Sep. 12th, 2011

stapsreads: 'The man who does not read good books has no advantage over the man who cannot read them' (Default)
The most recent book club choice - and goodness knows it's taken long enough to get round to actually getting a meeting together and talking about it (over Dark and Stormys, Espresso Martinis, and Mojitos, and all on a Tuesday night). The choice was announced in May. How, then, did I find myself having to order it off Amazon the preceding Thursday and read it in three days? Sheer incompetence, and other people taking the communal copies on holiday with them.

I wish I'd had longer, because it was very heavy-going in every sense of the word. Three hundred pages, counting the contextual notes at the end, very small print, and harrowing content. It was a frustrating book and, if I'm honest, stylistically a bit of a let-down. In the introduction Janice Boddy, one of Aman's co-authors, enthuses about the Somali tradition of poetry and story-telling, which wasn't borne out in the narrative itself. The style was very same-y all the way through, no matter what was going on. Opinions at book club were divided as to how effective this was - whether it highlighted the horrors of colonialism and misogyny even as it presented them as part of everyday life, or whether it blended everything into a vaguely depressing mush.

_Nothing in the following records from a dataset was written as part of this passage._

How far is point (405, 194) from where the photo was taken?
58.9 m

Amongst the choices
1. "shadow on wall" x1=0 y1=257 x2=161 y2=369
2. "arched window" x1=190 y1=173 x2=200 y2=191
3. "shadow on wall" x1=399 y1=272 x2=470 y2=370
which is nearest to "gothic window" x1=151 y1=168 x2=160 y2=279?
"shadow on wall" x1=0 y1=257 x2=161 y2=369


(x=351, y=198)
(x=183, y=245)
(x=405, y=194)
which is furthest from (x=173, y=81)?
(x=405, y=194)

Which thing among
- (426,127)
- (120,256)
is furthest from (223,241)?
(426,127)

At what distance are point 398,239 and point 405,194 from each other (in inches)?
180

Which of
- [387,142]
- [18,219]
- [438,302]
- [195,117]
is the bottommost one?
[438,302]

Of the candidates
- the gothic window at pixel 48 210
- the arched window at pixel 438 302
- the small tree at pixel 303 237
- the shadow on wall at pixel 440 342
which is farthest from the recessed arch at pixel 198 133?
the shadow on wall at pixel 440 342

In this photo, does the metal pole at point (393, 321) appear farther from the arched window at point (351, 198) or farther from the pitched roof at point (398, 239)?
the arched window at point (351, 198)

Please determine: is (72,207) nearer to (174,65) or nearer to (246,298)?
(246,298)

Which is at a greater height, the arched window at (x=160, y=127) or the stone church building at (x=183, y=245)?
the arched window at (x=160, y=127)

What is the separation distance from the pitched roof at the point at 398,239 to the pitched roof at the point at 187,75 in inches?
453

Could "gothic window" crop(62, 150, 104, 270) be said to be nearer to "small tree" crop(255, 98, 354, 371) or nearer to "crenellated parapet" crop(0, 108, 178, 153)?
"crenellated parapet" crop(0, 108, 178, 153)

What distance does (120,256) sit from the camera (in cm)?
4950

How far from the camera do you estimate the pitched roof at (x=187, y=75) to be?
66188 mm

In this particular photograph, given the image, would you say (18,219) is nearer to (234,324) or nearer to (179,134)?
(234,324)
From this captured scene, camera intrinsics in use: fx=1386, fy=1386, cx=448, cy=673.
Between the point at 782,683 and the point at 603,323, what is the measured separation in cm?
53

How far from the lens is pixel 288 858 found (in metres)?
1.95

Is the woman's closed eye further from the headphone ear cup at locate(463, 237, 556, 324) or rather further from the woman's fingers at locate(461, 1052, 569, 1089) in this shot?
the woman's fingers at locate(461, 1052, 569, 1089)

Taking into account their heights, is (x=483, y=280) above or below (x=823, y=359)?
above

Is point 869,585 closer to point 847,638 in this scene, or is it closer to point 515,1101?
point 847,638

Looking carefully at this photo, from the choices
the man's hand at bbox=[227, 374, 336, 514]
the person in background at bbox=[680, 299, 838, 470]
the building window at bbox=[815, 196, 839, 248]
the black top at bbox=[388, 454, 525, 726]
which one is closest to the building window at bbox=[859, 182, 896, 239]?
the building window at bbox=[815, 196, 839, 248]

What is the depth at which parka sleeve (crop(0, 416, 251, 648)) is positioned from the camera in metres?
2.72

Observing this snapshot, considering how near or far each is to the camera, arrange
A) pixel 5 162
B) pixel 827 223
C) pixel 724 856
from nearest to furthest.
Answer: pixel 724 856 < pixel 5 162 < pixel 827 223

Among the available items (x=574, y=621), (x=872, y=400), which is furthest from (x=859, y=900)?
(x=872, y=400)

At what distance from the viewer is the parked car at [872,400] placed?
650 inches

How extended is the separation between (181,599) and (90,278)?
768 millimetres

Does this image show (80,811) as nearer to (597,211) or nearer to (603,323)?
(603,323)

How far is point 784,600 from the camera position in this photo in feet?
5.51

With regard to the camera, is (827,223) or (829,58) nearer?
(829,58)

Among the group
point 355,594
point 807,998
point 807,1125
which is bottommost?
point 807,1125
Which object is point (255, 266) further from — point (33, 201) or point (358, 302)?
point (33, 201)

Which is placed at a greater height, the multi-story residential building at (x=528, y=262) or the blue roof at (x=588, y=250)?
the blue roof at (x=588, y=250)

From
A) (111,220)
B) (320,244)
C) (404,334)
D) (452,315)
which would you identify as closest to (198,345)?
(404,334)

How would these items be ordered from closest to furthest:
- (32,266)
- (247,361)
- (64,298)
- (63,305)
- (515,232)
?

Like I said, I read it too quickly.

http://www.bookcrossing.com/journal/10125792/
stapsreads: 'The man who does not read good books has no advantage over the man who cannot read them' (Default)
I've had a soft spot for Bleak House ever since I read it in my second year of university and discovered that Dickens was not all dire school productions of Oliver! and interminable dramatic readings of A Christmas Carol. That said, reading it now I find it more problematic than I did then. Particularly as I've become more involved in activism (of various stripes, but especially feminist) the portrayal of Mrs Jellyby and her friends has become increasingly infuriating. It's very sad that Dickens, who did so much for the poor, dismisses the efforts of many remarkable women as caricatures. Also more obvious as I get older is my sense that Mr Jarndyce is, in some ways, a rather creepy old man, though thank goodness he does the decent thing. (I remember debating this one in seminars: did Dickens mean him to be creepy?)

Generally enjoyed the re-read, though.